GESELECTEERDE TEKST:
⁂

Daarbij mag je je afvragen hoe dit gaat uitwerken voor de minderheden binnen de organisaties. Zouden zij ook in het werk lager beoordeeld worden voor dezelfde objectieve resultaten? En hoe reageren ze daar dan op? Veel organisaties hebben de ervaring dat mensen met een minderheids-achtergrond èn te snel weer vertrekken èn te weinig doorstromen in de organisatie.
De riskante beslissing om voor een minderheid te kiezen
Stel we hebben één vacature in onze organisatie. Stel je voor dat we een dag hebben met 16 sollicitatiegesprekken. Met de sollicitatiecommissie hebben we 16 mensen gesproken en aan het einde van de dag vinden we dat vier mensen de juiste vaardigheden hebben en ons precies bieden wat we nodig hebben. Stel dat daar iemand met een “andere achtergrond” tussen zit? Een vrouw bijvoorbeeld? Dat is een verhouding drie op één. Hoeveel kans dat de vrouw wordt gekozen? De kans zou 1 op vier moeten zijn, dat is 25%. Maar uit onderzoek blijkt dit 0% te zijn.
de geringe kansen
In het schema hiernaast:
Johnson e.a. laten in een artikel in HBR zien wat er gebeurt bij het nemen van de beslissing:
Als er onder de laatste geschikte kandidaten één enkele persoon is met een specifieke achtergrond, daalt zijn of haar kans naar 0% om aangenomen te worden.

Wat je hieraan ziet is dat als de minderheden ook echt in de minderheid zijn, ze nog minder vaak worden uitgeselecteerd. De vraag is “Waarom?”. De auteurs gaan ervan uit dat het om het risico gaat. Als er een persoon van de minderheid is, is het te zeer duidelijk dat hij of zij een minderheid is. Dit heet ook wel het contrast effect: Die ene persoon is te duidelijk, te verschillend van de andere drie. Hierdoor wordt mogelijk het gevoelde risico alsnog groter. En waarom je geld zetten op die ene bijzondere sollicitant als je ook drie andere net-zo-geschikte sollicitanten hebt die dezelfde achtergrond hebben als de meerderheid in de organisatie?
Het grotere verloop en de voortijdige exit van de minderheid
Voordat we nu met al deze feiten aan de slag gaan. Gaat het wel om de sollicitatie? Of gaat het om het zorgen dat ze in dienst blijven. Veel auteurs wijzen erop dat “minderheden” de organisatie al snel weer verlaten. Dat is een feit. Hofhuis e.a. hebben in 2011 grootschalig onderzoek gedaan naar uitstroom bij rijksoverheidspersoneel. Uitstroom onder autochtonen wordt voor 58% verklaard door ontevredenheid. Onder mensen met een migratie achtergrond is dit getal 71%. De grote verschillen zitten in de ontevredenheid over loopbaankansen, de leidinggevende, de collega’s en de openheid voor diversiteit.

⁂

INHOUD DATASET:

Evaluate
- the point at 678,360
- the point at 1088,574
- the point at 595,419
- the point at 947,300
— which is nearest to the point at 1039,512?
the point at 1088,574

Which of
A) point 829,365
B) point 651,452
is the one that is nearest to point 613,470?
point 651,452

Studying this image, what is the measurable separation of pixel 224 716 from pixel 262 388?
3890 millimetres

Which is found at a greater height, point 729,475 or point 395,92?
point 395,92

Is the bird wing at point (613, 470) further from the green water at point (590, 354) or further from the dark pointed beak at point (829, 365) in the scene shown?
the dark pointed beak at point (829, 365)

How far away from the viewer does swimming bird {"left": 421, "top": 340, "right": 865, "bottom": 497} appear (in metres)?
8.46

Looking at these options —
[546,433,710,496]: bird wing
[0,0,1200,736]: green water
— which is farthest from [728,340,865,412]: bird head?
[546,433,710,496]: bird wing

⁂

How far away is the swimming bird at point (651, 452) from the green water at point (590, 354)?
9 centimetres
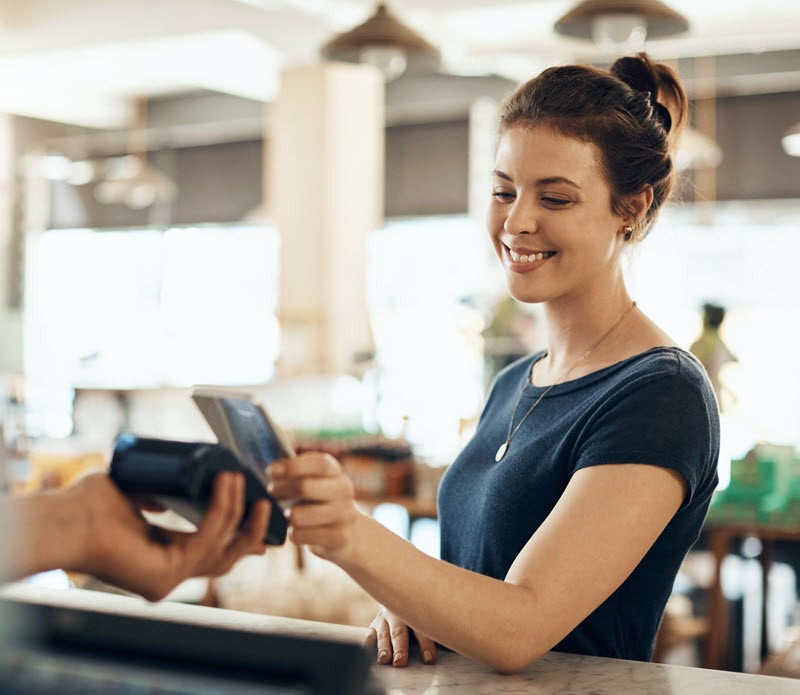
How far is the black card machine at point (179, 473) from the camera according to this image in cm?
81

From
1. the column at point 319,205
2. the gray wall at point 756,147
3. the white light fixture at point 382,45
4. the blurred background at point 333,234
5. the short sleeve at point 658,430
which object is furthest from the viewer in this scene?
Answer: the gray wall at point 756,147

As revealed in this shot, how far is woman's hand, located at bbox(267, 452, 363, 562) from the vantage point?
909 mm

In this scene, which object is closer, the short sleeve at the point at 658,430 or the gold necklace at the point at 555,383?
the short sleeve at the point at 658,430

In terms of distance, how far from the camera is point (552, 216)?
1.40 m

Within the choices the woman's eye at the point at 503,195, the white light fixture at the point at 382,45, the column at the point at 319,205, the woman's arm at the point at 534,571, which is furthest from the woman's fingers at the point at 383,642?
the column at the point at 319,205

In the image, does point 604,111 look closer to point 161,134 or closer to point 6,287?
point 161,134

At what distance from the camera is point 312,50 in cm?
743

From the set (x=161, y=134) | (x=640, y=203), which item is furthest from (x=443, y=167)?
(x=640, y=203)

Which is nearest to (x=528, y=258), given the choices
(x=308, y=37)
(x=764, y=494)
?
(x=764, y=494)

⁂

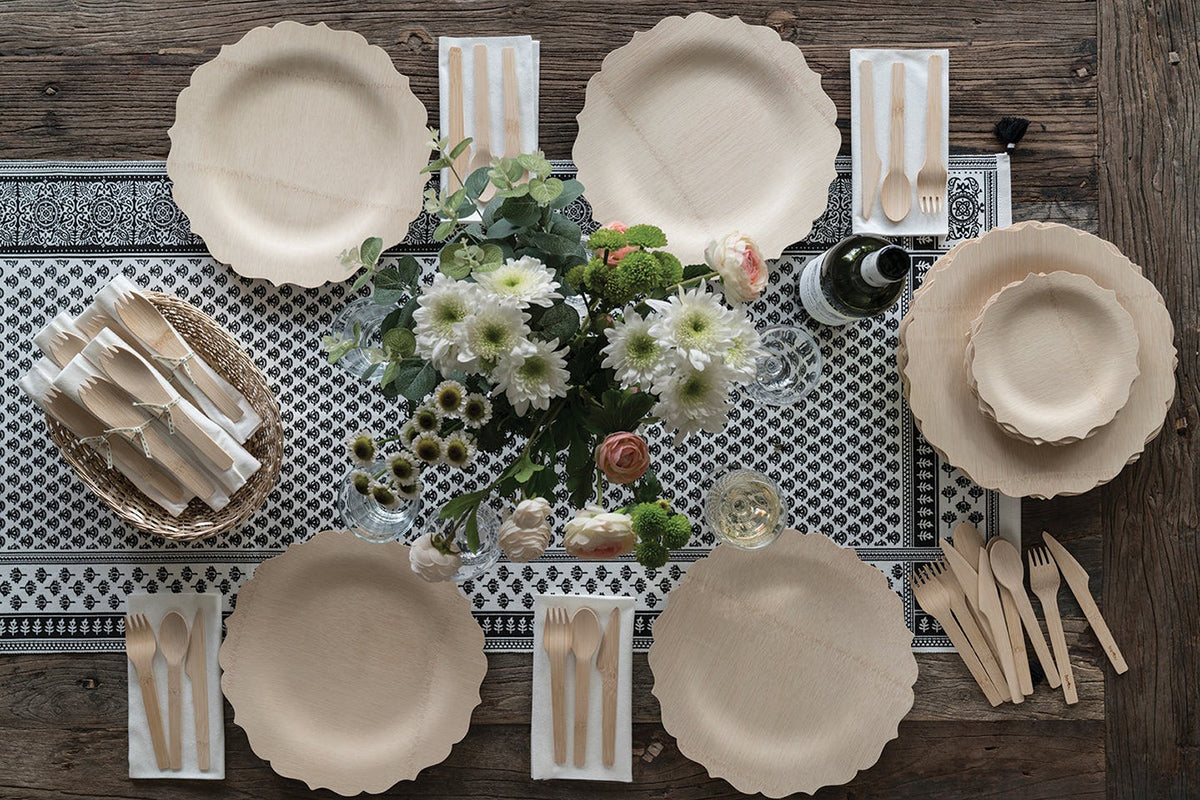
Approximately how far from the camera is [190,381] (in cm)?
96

⁂

OPDRACHTEN:
1: Beantwoord deze vragen over de geselecteerde tekst:
(a) Met hoeveel mensen voert de sollicitatiecommissie in het voorbeeld op één dag een gesprek?
(b) In welk jaar deden Hofhuis e.a. hun onderzoek naar uitstroom bij rijksoverheidspersoneel?
(c) Voor welk percentage wordt de uitstroom onder autochtonen verklaard door ontevredenheid?
2: Noem alsjeblieft alle zaken waarover volgens de geselecteerde tekst de grote verschillen in ontevredenheid bestaan.
De records zijn apart materiaal en staan los van de geselecteerde tekst.

JOUW ANTWOORDEN:
1:
(a) 16
(b) 2011
(c) 58%

2: loopbaankansen, de leidinggevende, de collega's, de openheid voor diversiteit